Error #01: StoreLocalMedia: error processing media: store: error generating image thumb: ffmpeg: non-zero return code 1 (Error while decoding stream #0:0: Invalid data found when processing input\nCannot determine format of input stream 0:0 after EOF\nError marking filters as finished\n)\n

NyaaaWhatsUpDoc commented 2 days ago

okay so some further confusion to add to this: if i remove "webp" as a possible target for exif-terminator, so that metadata cleaning is instead handled by ffmpeg, the file is correctly processed :')

i'm gonna start investigating whether there's something we can be doing differently in exif-terminator :p

(though it is worth noting that ffmpeg's metadata cleaning is best effort, so exif-terminator may actually be cleaning the file correctly, and just any cleaning of it may be what's breaking it)

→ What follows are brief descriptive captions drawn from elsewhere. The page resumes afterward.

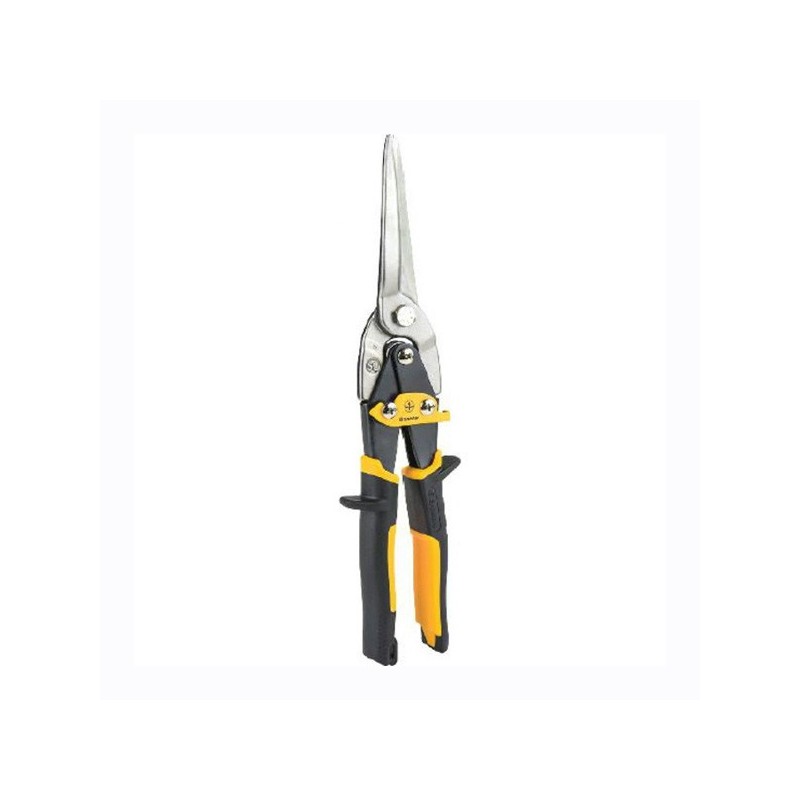 Φωτογραφία προϊόντος Ψαλιδι Λαμαρινας Ισιο Μακρυ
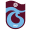 Trabzonspor logo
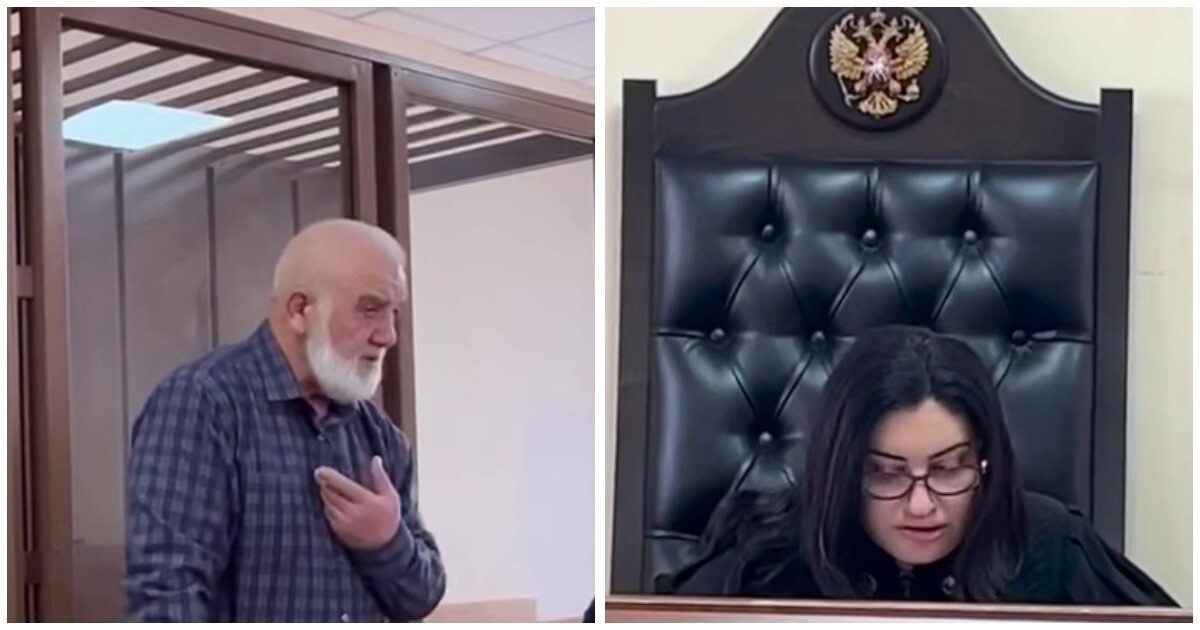 Оскорбившего учеников по национальному признаку педагога оштрафовали на 20 тысяч рублей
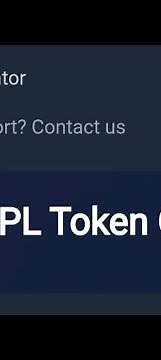 How to Create XRPL Token Without Coding in Minute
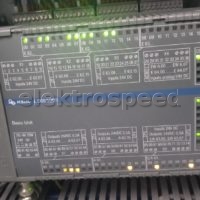 07KT94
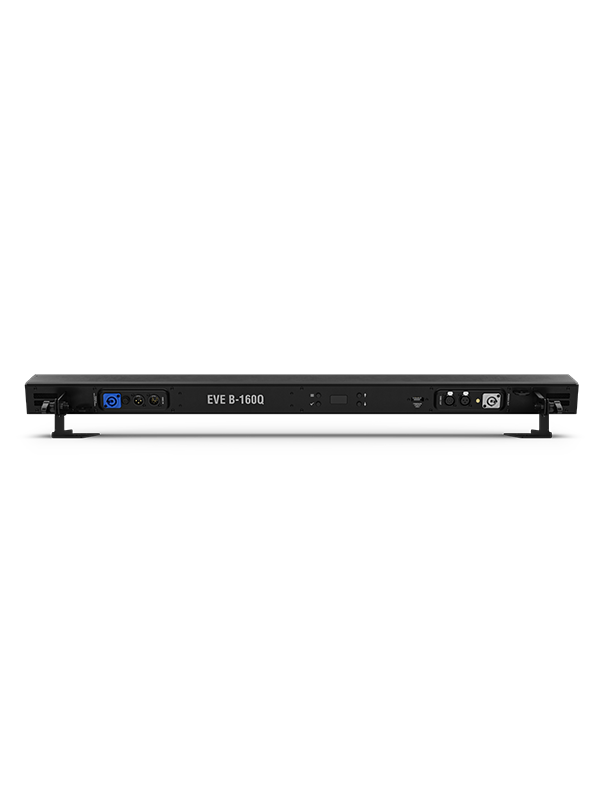 Chauvet DJ EVE B-160Q - view 5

kouya commented 2 days ago

I feel bad we created such an abomination image. D:

But it does really have something to do with metadata it seems. If I run exiftool -overwrite_original -all= IMG_7960_test.webp to strip all (or most) possible metadata on the original attached file, it posts completely fine.

NyaaaWhatsUpDoc commented 2 days ago

and fixed it :D https://codeberg.org/superseriousbusiness/exif-terminator/pulls/12

(it turns out we weren't iterating through all available Webp image chunks. i also added some little optimizations too :p)